Nesse contexto, resolver ou esgarçar os problemas da sociedade por meio de um esforço imaginativo era o esporte favorito de grandes escritores do período — construir milimetricamente sistemas políticos, econômicos e sociais que questionassem o atual estado das coisas.
O desafio na construção desse tipo de ficção é claro. Não existe utopia totalizante que abarque a diversidade de todas as pessoas, assim como não existe distopia em que as suas regras não agradem uma ou outra alma.
O germe de uma distopia necessariamente dorme dentro de uma utopia e vice-versa, como num símbolo oriental representando o Yin e Yang.
A estrutura dessas narrativas ficcionais utópicas e distópicas se torna, então, fundamentalmente falha, afinal não existe horror absoluto, assim como não existe paraíso absoluto que satisfaça a todos, o que torna Charlotte Perkins Gilman, autora de Terra Das Mulheres, uma ficcionista de coragem ao ousar tocar em um dos temas mais difíceis que o gênero literário pode abordar: a igualdade.
Como não poderia deixar de ser, Terra Das Mulheres, escrito em 1915, é uma utopia firmemente alinhada com o seu tempo, e suas limitações são claras. Para compreendermos melhor essas limitações, recorro ao filósofo italiano Norberto Bobbio. Ele elaborou duas questões pertinentes para pensarmos em igualdade.
A primeira é “Igualdade entre quem?” e a segunda, “Igualdade em relação a quê?”. E Charlotte Perkins Gilman é bem clara ao responder essas perguntas. Igualdade entre homens e mulheres brancos e heterossexuais, e igualdade em relação aos direitos civis nos países urbanizados e ditos de primeiro mundo.
Charlotte Perkins Gilman constrói uma história narrada em primeira pessoa por um personagem masculino, Vandyck Jennings, que em uma expedição exploratória a uma floresta tropical no hemisfério sul encontra, junto com seus companheiros, um país composto exclusivamente de cidadãs, que fundaram uma sociedade racional, asséptica e aparentemente assexuada, onde bebês nascem por geração espontânea, unicamente por meio do desejo das mulheres que lá vivem.
A escolha da autora por um narrador masculino se mostra um recurso interessante.

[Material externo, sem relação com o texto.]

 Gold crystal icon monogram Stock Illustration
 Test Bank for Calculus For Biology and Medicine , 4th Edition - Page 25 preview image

É através de Vandyck e suas observações a respeito da perplexidade de seus camaradas, o doce Jeff e o machão Terry, que as contradições e convenções sociais arbitrárias às quais são submetidas as mulheres de seu país de origem, os Estados Unidos, são reveladas.

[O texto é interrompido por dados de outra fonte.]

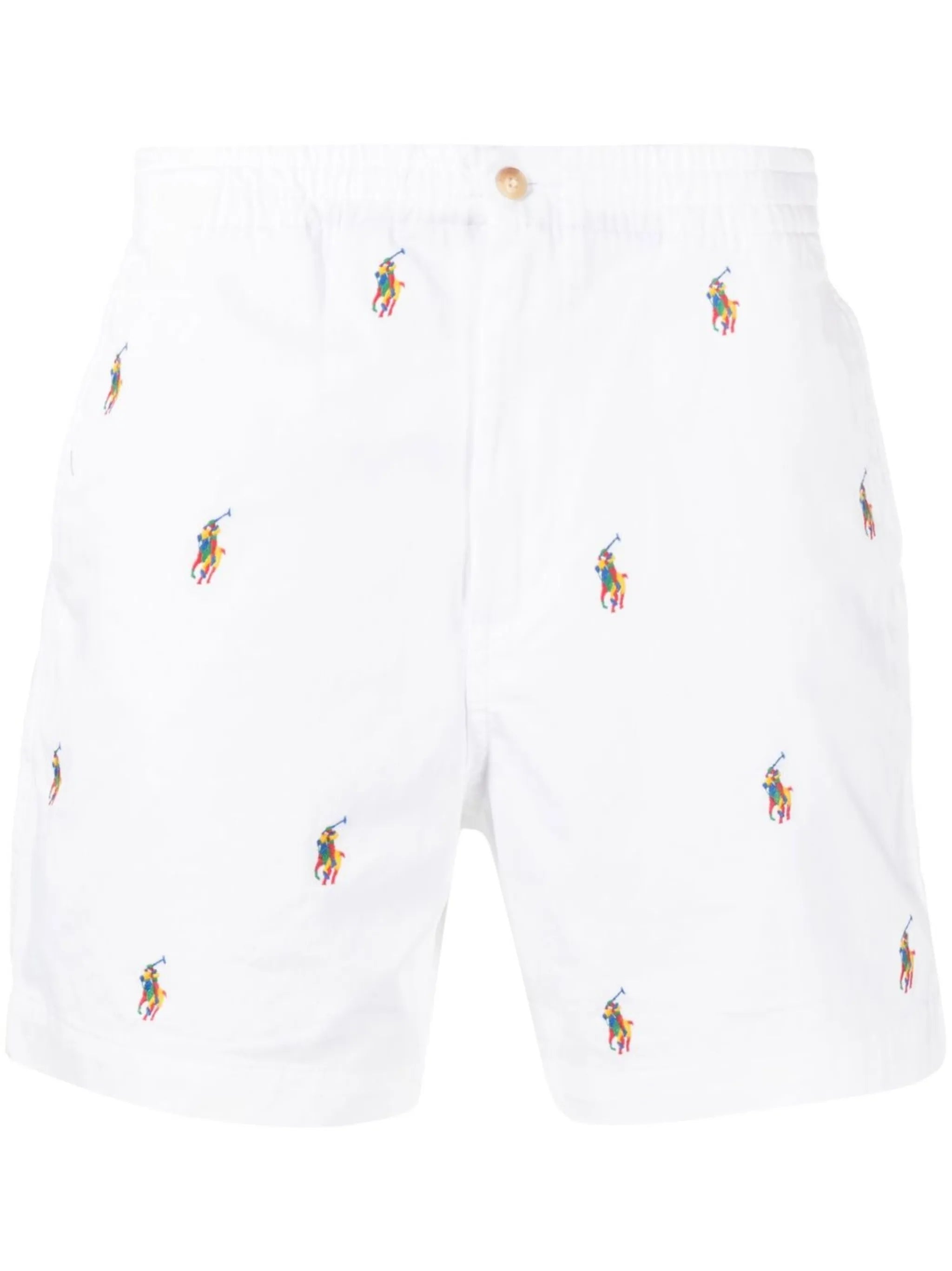 above-knee cotton shorts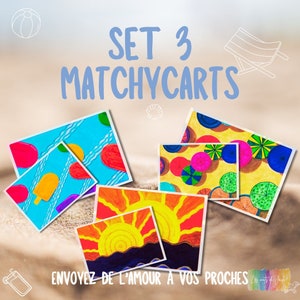 Duo  de Carte postale pour enfant et adulte MATCHY.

A perplexidade das tutoras designadas para guiá-los pelo País das Mulheres, diante dos relatos do que seria uma sociedade com ambos os sexos, é palpável e mostra também a perplexidade da autora — uma mulher de família burguesa e bem-educada — diante das limitações que seu gênero impõe a ela, mesmo estando em uma posição de privilégio, educação e boas relações.